Rhonda appeared unconcerned. Her hair looked particularly well that day, and she knew that everybody in the restaurant must be looking at her, arching their eyebrows in jealousy or appreciation. The person across from her was arching his eyebrows to, but with anger.
“So you’re lying to me,” he stated.
“No, William. I’m not.”
“Then you’re lying to yourself.”
“That might be a possibility,” Rhonda admitted. She didn’t think it was so, but if she were lying to herself she probably wouldn’t know it. She was an excellent liar.
“What on earth can you want with me? Why do you keep toying with me?” William’s voice was still barely above a whisper. He had an impeccable sense of propriety, and he disliked having this conversation in the crowded eating-house, but she had brought it up.
Rhonda knew, of course, that both the subject matter and the setting would pain him, but for some reason she didn’t mind. It was odd, especially since she was so incredibly convinced that she loved him again. She had changed her mind various times, but she’d never seen herself as cruel for doing so. Even William didn’t see her as cruel. He saw her as Rhonda – nothing more, nothing less, and he didn’t really understand what he meant by that, only that it made sense to him.
“I’m not toying with you, dear, I really mean it this time,” she said.
“You’ve meant it before.”
Rhonda patted her hair delicately, making sure that the tumble of curls at the back was still only half-collapsed, looking as if it had fallen out of an arrangement and just happened to rest so beautifully on the nape of her neck as it did. She adored this sort of pretended natural style. Her clothing was similarly on the verge of looking windswept and rumpled, and her face was made-up very lightly, as if she hadn’t finished applying the proper cosmetics before she’d had to rush up and go somewhere.

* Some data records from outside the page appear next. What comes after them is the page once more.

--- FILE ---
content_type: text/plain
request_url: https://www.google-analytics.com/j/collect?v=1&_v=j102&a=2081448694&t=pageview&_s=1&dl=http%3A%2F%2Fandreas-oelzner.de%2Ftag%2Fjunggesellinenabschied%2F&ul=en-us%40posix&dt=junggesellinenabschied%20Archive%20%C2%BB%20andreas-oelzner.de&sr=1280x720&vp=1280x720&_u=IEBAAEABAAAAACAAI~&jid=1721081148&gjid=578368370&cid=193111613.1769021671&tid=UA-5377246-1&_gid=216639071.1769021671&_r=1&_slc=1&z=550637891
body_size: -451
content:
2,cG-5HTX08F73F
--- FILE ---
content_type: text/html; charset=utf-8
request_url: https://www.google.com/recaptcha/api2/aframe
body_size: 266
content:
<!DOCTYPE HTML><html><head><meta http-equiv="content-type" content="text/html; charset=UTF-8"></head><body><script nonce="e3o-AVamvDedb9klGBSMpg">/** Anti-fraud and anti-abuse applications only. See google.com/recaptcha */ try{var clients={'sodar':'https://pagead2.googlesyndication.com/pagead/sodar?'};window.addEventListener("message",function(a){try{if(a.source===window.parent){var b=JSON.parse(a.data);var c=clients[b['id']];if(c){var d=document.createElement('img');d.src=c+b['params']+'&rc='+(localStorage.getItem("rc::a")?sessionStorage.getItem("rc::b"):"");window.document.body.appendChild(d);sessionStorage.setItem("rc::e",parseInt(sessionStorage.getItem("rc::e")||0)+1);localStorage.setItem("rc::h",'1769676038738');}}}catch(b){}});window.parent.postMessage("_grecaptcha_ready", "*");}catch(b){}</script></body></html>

William loved all this about her, no matter how fake it was. He often convinced himself that there was no artifice involved at all. He thought that she was so consistent in her inconsistencies that they must be genuine.
She read him like a book. Though not exactly cruel, she had a streak of playfulness that made her fickle, and there was no one who could stand it in her the way William did. So Rhonda used him. She knew she used him, but she also knew that he enjoyed it on some perverse level.
It never even occurred to her to feel guilty.